Наутро после суда, пятнадцатого июля семьдесят восьмого года, я проснулся там же, где провел последние шестнадцать месяцев. Но это было уже не то Лефортово, в котором меня изолировали, отняв свободу, где меня пытались сломить, угрожая лишить жизни. Теперь следственная тюрьма стала местом, где я одержал победу, защитил свою духовную независимость от царства лжи, укрепил незримую связь с Авиталью и Израилем. Все вокруг, казалось, было свидетелем моего триумфа: стены камеры, убогая тюремная мебель и, конечно же, люди - сосед, надзиратель, которых мне хотелось прижать к сердцу от избытка чувств.

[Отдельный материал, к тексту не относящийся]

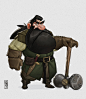 Dwarf, Alberto Camara : Dwarf by Alberto Camara on ArtStation.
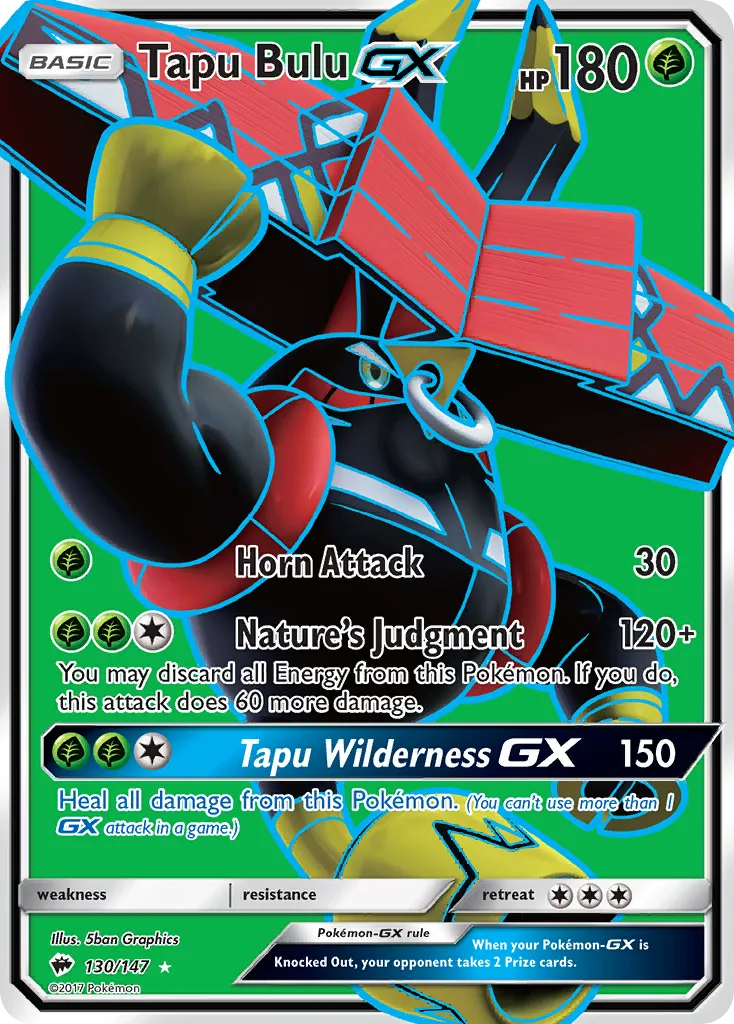 Tapu Bulu-GX 130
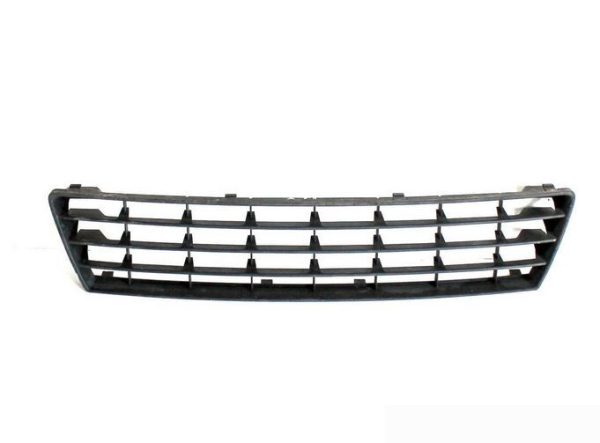 NEW GENUINE VW GOLF PLUS 05-09 FRONT BUMPER LOWER CENTER BLACK GRILLE 5M08536779B9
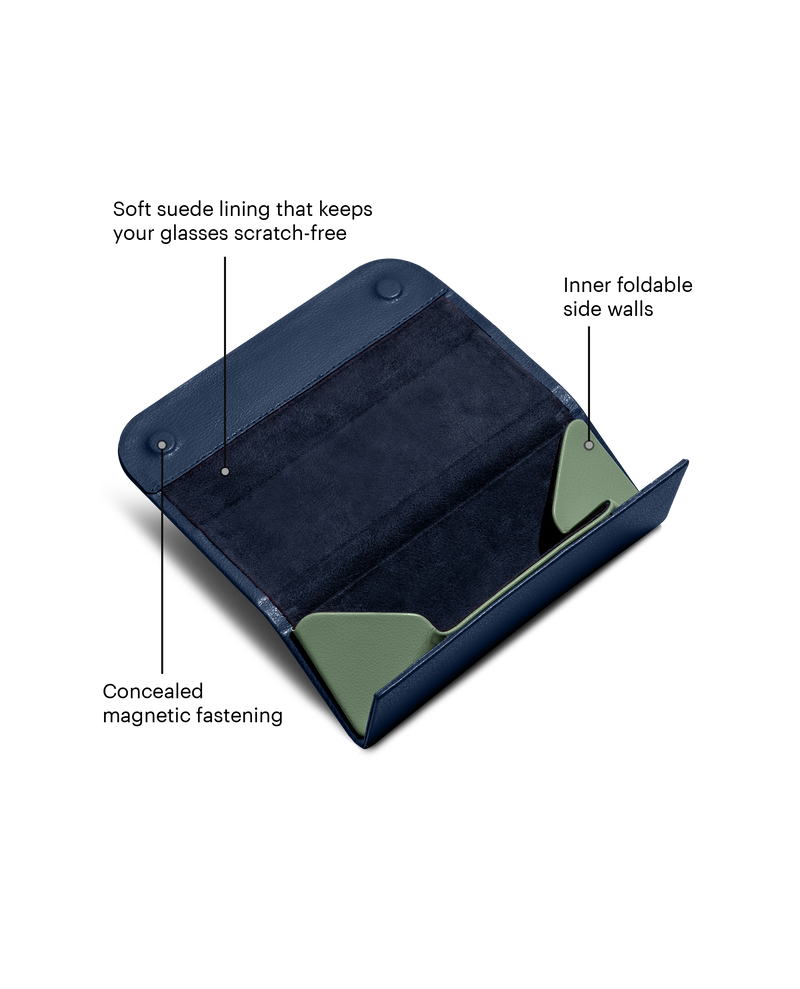 Foldaway Slim Eyewear/Sunglass Case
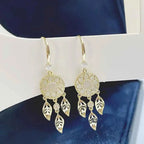 Gold Dreamcatcher Earrings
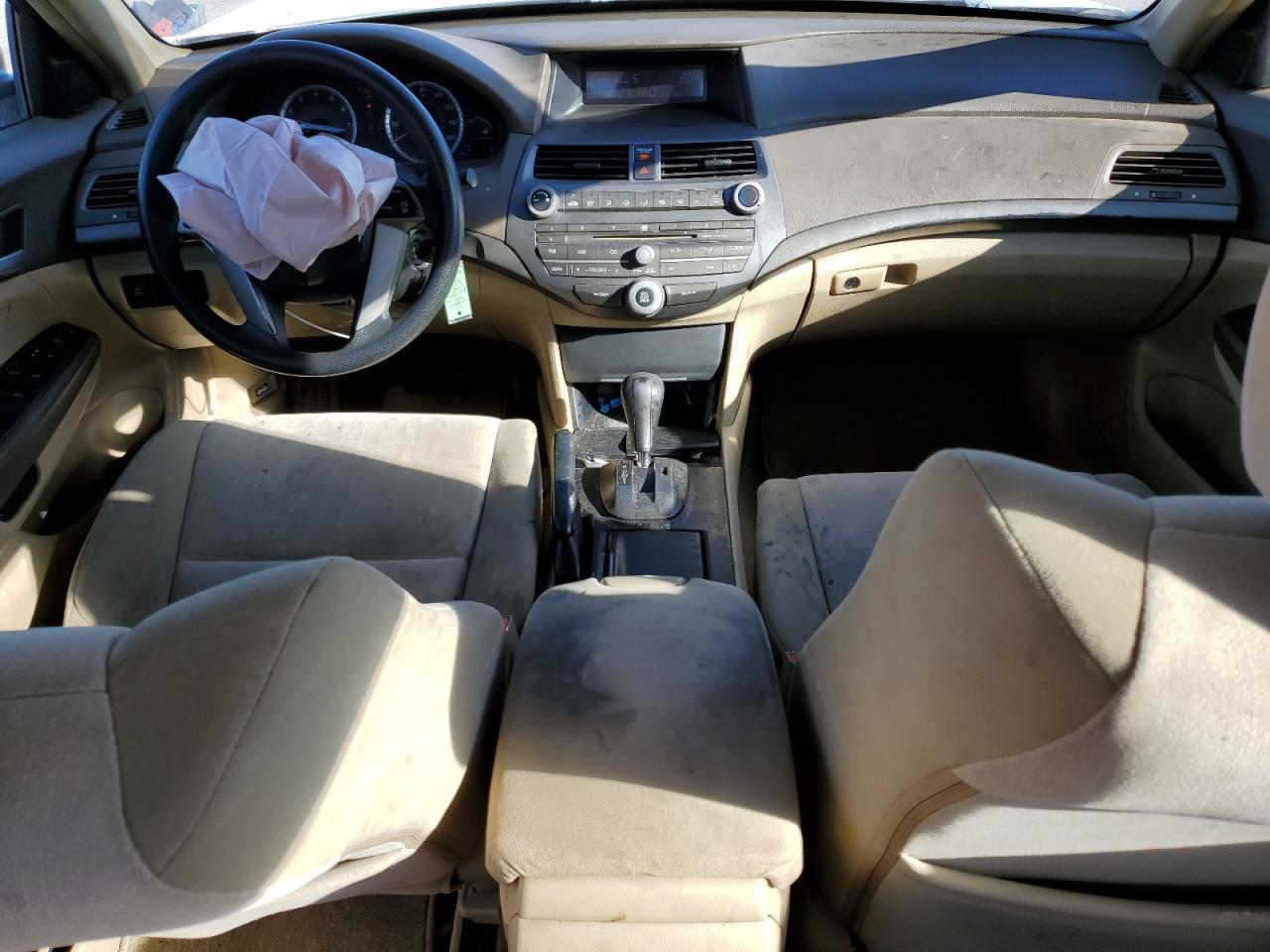 2008 Honda Accord VIN JHMCP26408C030039 Copart auction photo, front end / rear end damage thumbnail 8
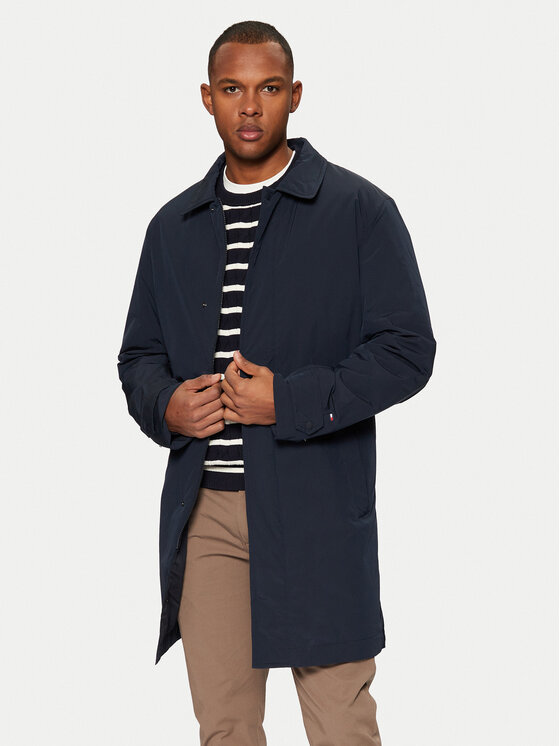 Tommy Hilfiger Преходно палто MW0MW37651 Тъмносин Regular Fit за Мъже цена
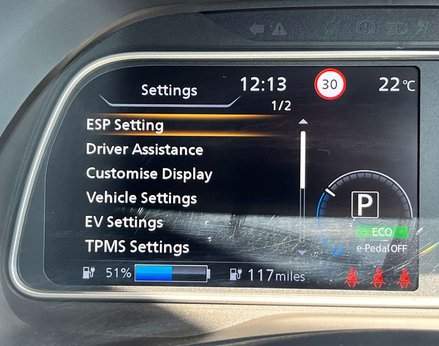 Nissan LEAF Leaf E + N-Connecta Electric, 60.9 kw/h battery, 239 mile range 5dr 27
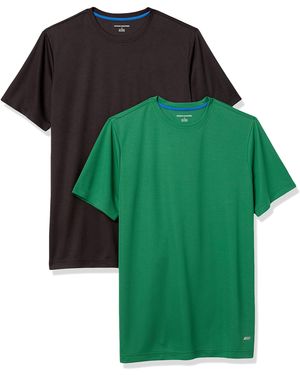 Amazon Essentials Active Performance Tech T-shirt Voor - Groen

Что ж, это была настоящая война, и победа досталась мне непросто. "Но можно, можно, оказывается, с ними бороться!" - ликовал я, и будущее представлялось мне в самом розовом свете: прежде всего я теперь - по их собственному закону - должен получить свидание с родственниками. Я ждал этой встречи как премии за проделанную работу, как компенсации за страдания нашей семьи. Что будет потом - казалось уже не таким важным. Приговор -тринадцать лет тюрьмы и лагеря - сознанием не воспринимался всерьез. Эйфория победы заглушала все остальные чувства и породила уверенность в скором освобождении. Вчерашняя встреча с Авиталью вселила в меня надежду, что очень скоро мы вновь будем вместе.
Ближайшие же дни несколько отрезвили меня, поубавили пыла. Но потребовался целый год, долгий год новой жизни, чтобы нетерпеливое ожидание выхода на волю сменилось твердой решимостью пройти до конца свой путь, каким бы длинным он ни оказался.